Washington, DC (February 9, 2026) |
The Defense Credit Union Council (DCUC) applauds the National Credit Union Administration (NCUA) for its decision to extend the temporary 18-percent loan interest rate ceiling for federal credit unions through September 10, 2027.
Earlier this week, DCUC sent a letter voicing this as a critical measure, with DCUC Chief Advocacy Officer Jason Stverak noting that “allowing the loan interest rate ceiling to revert to the statutory 15% would significantly restrict credit availability.”
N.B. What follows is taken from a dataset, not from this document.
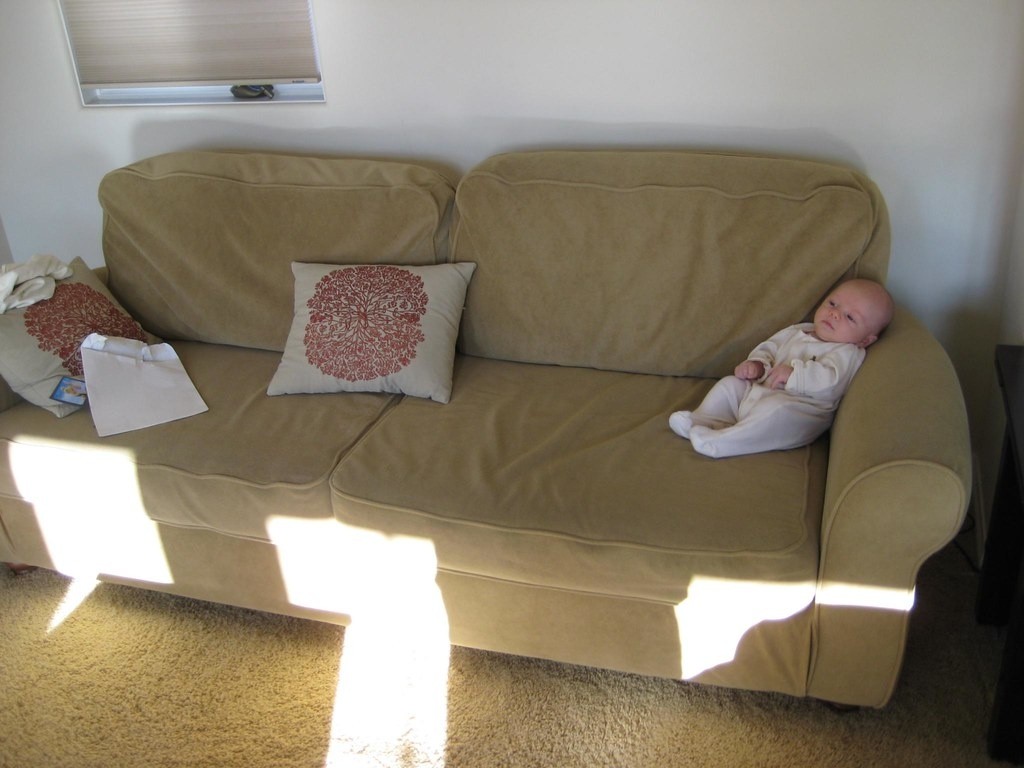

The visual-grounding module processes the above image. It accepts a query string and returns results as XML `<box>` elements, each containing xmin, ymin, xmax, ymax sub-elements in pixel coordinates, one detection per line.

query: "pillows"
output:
<box><xmin>266</xmin><ymin>259</ymin><xmax>478</xmax><ymax>405</ymax></box>
<box><xmin>0</xmin><ymin>254</ymin><xmax>165</xmax><ymax>420</ymax></box>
Today, Stverak thanks the NCUA Board for the extension, stating, “This action reflects a clear understanding of today’s interest-rate environment and the importance of preserving credit unions’ ability to safely and responsibly meet the credit needs of their members. Most credit unions price loans well below the 18-percent ceiling; however, retaining this flexibility is critical to ensuring credit unions can continue serving higher-risk and underserved borrowers without compromising safety and soundness or pushing members toward predatory lenders and less regulated alternatives.”
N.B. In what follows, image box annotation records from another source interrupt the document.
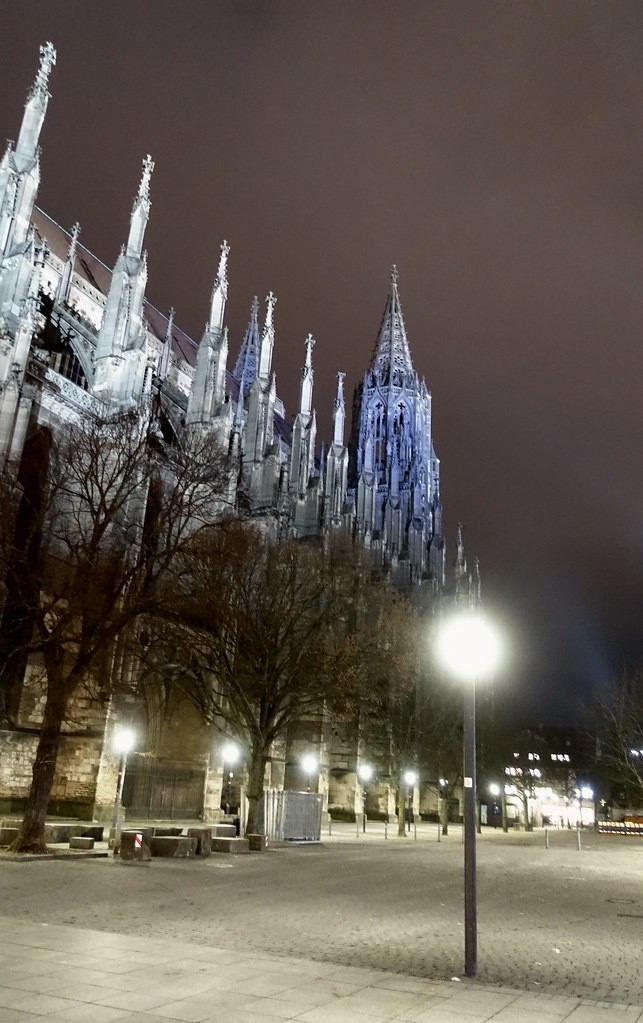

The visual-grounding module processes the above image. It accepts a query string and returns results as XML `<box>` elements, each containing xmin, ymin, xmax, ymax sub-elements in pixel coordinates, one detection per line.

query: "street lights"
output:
<box><xmin>490</xmin><ymin>782</ymin><xmax>499</xmax><ymax>829</ymax></box>
<box><xmin>406</xmin><ymin>771</ymin><xmax>414</xmax><ymax>830</ymax></box>
<box><xmin>110</xmin><ymin>722</ymin><xmax>136</xmax><ymax>839</ymax></box>
<box><xmin>423</xmin><ymin>605</ymin><xmax>514</xmax><ymax>977</ymax></box>
<box><xmin>221</xmin><ymin>740</ymin><xmax>238</xmax><ymax>820</ymax></box>
<box><xmin>302</xmin><ymin>753</ymin><xmax>317</xmax><ymax>793</ymax></box>
<box><xmin>358</xmin><ymin>763</ymin><xmax>372</xmax><ymax>832</ymax></box>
Stverak adds, “We appreciate the Board’s careful review of market conditions and its continued commitment to a regulatory framework that balances prudential oversight with the operational flexibility credit unions need to fulfill their mission. DCUC looks forward to continuing our constructive engagement with the NCUA on policies that strengthen the credit union system and protect the members we collectively serve.”